The first emoji are a matter of contention due to differing definitions and poor early documentation.[21][5] It was previously widely considered that DoCoMo had the first emoji set in 1999, but an Emojipedia blog article in 2019 brought SoftBank's earlier 1997 set to light.[21] More recently, in 2024, earlier emoji sets were uncovered on portable devices by Sharp Corporation and NEC[22] in the early 1990s, with the 1988 Sharp PA-8500 harboring what can be defined as the earliest known emoji set that reflects emoji keyboards today.[23][5]
Wingdings, a font invented by Charles Bigelow and Kris Holmes, was released by Microsoft in 1990.[24] It could be used to send pictographs in rich text messages, but would only load on devices with the Wingdings font installed.[21] In 1995, the French newspaper Le Monde announced that Alcatel would be launching a new phone, the BC 600. Its welcome screen displayed a digital smiley face, replacing the usual text seen as part of the "welcome message" often seen on other devices at the time.[25] In 1997, SoftBank's J-Phone arm launched the SkyWalker DP-211SW, which contained a set of 90 emoji. Its designs, each measuring 12 by 12 pixels, were monochrome, depicting numbers, sports, the time, moon phases, and the weather. It contained the Pile of Poo emoji in particular.[21] The J-Phone model experienced low sales, and the emoji set was thus rarely used.[26]

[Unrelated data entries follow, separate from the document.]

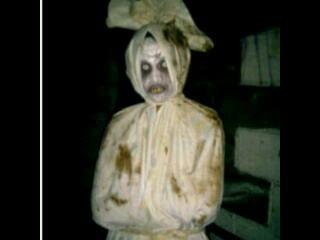 Masih ada beberapa hantu di Tanah Air lainnya yang diklaim pernah terlihat di belahan negara lain. Apa saja?
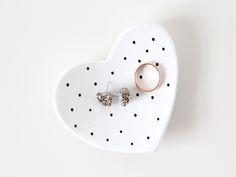 Looking for a unique gift without a hefty price tag? Here's how to make mom a gorgeous #DIY jewelry dish to organize her jewels and baubles this #mothersday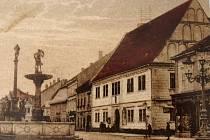 """V rámci akce """"Poznej místo, kde žiješ"""", kterou pořádá Muzeum Sokolov, se můžete podívat na spoustu míst z vašeho regionu. Jednou z nich je i stará fotka radnice."""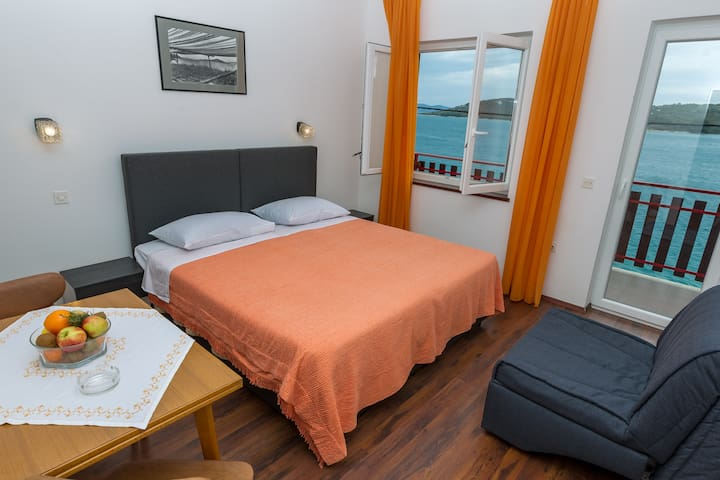 seafront triple bedroom overlooking the bay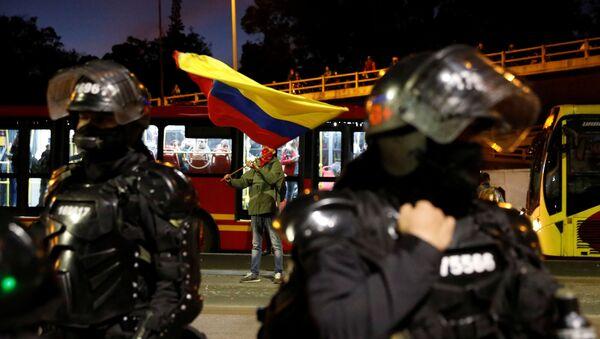 Policías colombianos custodian una calle de Bogotá frente a manifestantes - Sputnik Mundo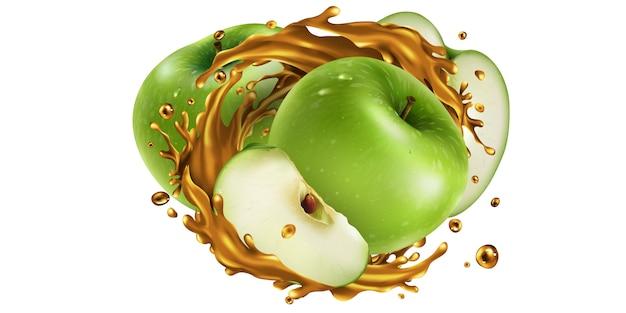 Maçãs verdes inteiras e fatiadas em um respingo de suco.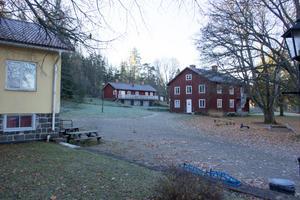 Kratte Masugns nya ägare har mycket att ta hand om: Nio byggnader med en inneryta på 4 600 kvadratmeter och 31 hektar mark med park och skog.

In 1999, Shigetaka Kurita created 176 emoji as part of NTT DoCoMo's i-mode, used on its mobile platform.[27][28][29] They were intended to help facilitate electronic communication and to serve as a distinguishing feature from other services.[6] Due to their influence, Kurita's designs were once claimed to be the first cellular emoji;[21] however, Kurita has denied that this is the case.[30][31] According to interviews, he took inspiration from Japanese manga where characters are often drawn with symbolic representations called manpu (such as a water drop on a face representing nervousness or confusion), and weather pictograms used to depict the weather conditions at any given time. He also drew inspiration from Chinese characters and street sign pictograms.[29][32][33] The DoCoMo i-Mode set included facial expressions, such as smiley faces, derived from a Japanese visual style commonly found in manga and anime, combined with kaomoji and smiley elements.[34] Kurita's work is displayed in the Museum of Modern Art in New York City.[35]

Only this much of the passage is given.